Beyond Well Armed’s record-breaking winning margin in the main race, the other big story from Dubai World Cup day was that of young local jockey Ahmed Ajtebi who won the Dubai Duty Free with longshot Gladiatorus and followed up with Eastern Anthem’s narrow victory in the Dubai Sheema Classic.

While much has been made of the apprentice’s past as a former camel jockey (at least from ages six through fourteen), it’s not quite an overnight rags-to-riches story. Ajtebi hails from a wealthy family and was personally selected by Sheikh Mohammed to train to become a top jockey:

[Trainer John] Sadler was used to apprentices arriving with their parents or by public transport on their first day of work.

But in 2003, when Sadler was training in Dubai, he received a directive from Sheikh Mohammed Bin Rashid Al Maktoum that he was to take on a local apprentice, Ahmed Ajtebi.

“When this young bloke arrived he pulled up in the carpark in the latest Mercedes sports and presented himself as my new stable apprentice,” he said.

“His work ethic was good but where the difference lay was that, for the first time, Sheikh Mohammed was making sure that the locals were being involved in the racing business. A lot of the hands-on labour is done by people from Third World countries and those like myself, from Australia, are brought in to direct them, but there is no involvement with the locals.

“But with Ahmed, despite his wealthy background he worked terribly hard to be successful. I think he had some time riding camels before I’d met him,” Sadler said.

Since those early days, Ajtebi has demonstrated that he has an obvious talent for the sport; he’s ridden and won in South Africa, Australia and England (although his success there was cut short by problems with his visa), as well as several other countries. As Godolphin’s rumored number-two jockey (behind Frankie Dettori), one imagines those difficulties will be smoothed out in the future. But Ajtebi clearly knows that he was placed in a prime position:

“He [Sheikh Mohammed] pushed me,” Ajtebi said. “He said that the UAE had horses in training every­where in the world, but Dubai had no jockey. I told him that I had never ridden a horse in my life, but I would try. I see myself as an ambassador for the UAE. I am representing my country when I compete.”

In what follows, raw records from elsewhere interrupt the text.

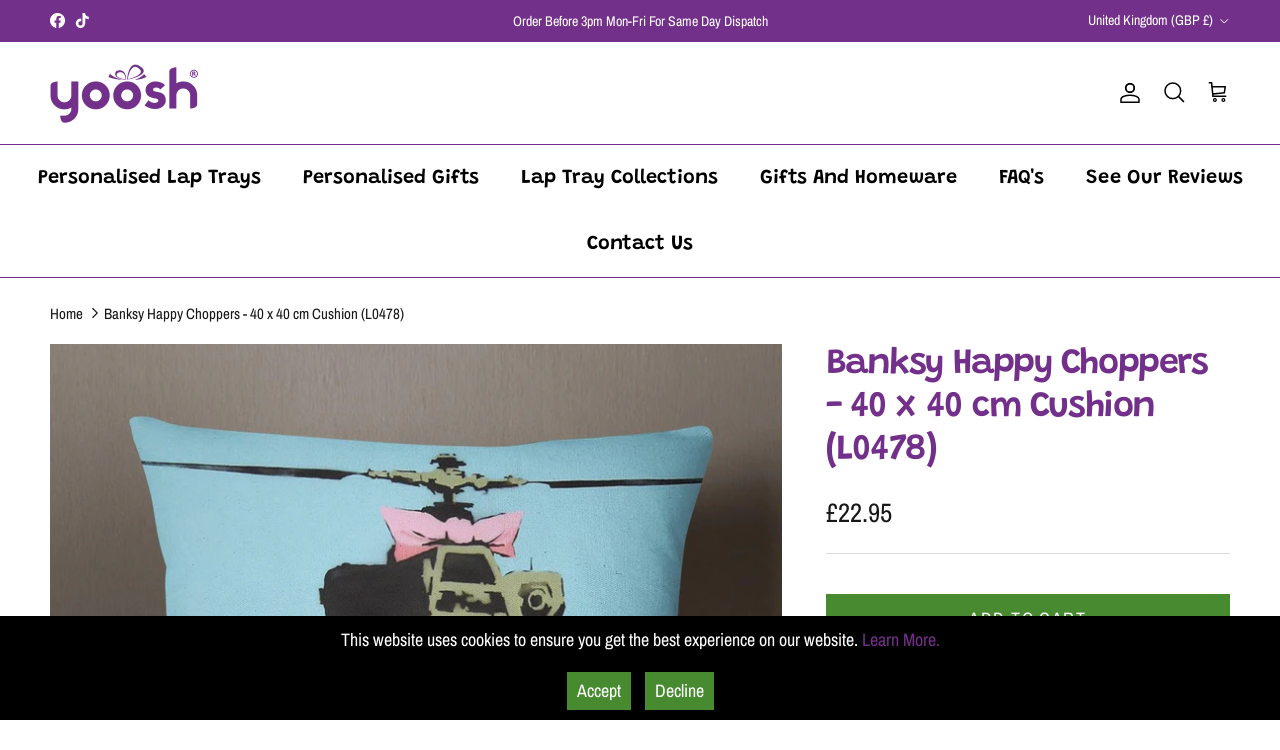

--- FILE ---
content_type: text/css
request_url: https://personalisedlaptrays.co.uk/cdn/shop/t/56/assets/swatches.css?v=7608636519255456701758096853
body_size: -402
content:
@charset "UTF-8";
[data-swatch="black"] { --swatch-background-color:#000000}[data-swatch="brown"] { --swatch-background-color:#4D2E2F}[data-swatch="white"] { --swatch-background-color:#FFFFFF}[data-swatch="silver"] { --swatch-background-image: url(//personalisedlaptrays.co.uk/cdn/shop/files/silver-frame_128x128_crop_center.png?v=5730248209149984084) }[data-swatch="cream"] { --swatch-background-color:#e1dcc9}[data-swatch="tartan"] { --swatch-background-image: url(//personalisedlaptrays.co.uk/cdn/shop/files/tartan-base_128x128_crop_center.png?v=13586369975305546748) }[data-swatch="red"] { --swatch-background-color:#ed0000}[data-swatch="blue"] { --swatch-background-color:#0f00b8}[data-swatch="grey"] { --swatch-background-color:#8f8f8f}[data-swatch="pixel grass"] { --swatch-background-image: url(//personalisedlaptrays.co.uk/cdn/shop/files/pixelgrass-base_128x128_crop_center.png?v=10586441514300407191) }[data-swatch="baby blue"] { --swatch-background-color: #6cccde}[data-swatch="hot pink"] { --swatch-background-color: #FF69B4}[data-swatch="midnight purple"] { --swatch-background-color: #4F4B6C}[data-swatch="forest camo"] { --swatch-background-image: url(//personalisedlaptrays.co.uk/cdn/shop/files/forest-camo_128x128_crop_center.png?v=1055121744101389256) }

It will be interesting to see if he is chosen to ride either Regal Ransom or Desert Party, should both horses make it to the Kentucky Derby.

2 comments to ‘Jockeys’ – UAE Style

  • Golden Slipper Weekend Tipper

    …Will be very interesting, not least because nobody i entirely sure which if the horses is seen as the favourite, and best hope for the Derby.

    I hope this lad comes good in the big big races. It may not be rags-to-riches but it is still a fantastic story, and he seems like a genuine and nice guy.

  • Anonymous

    Move over Frankie, there’s a new kid in town.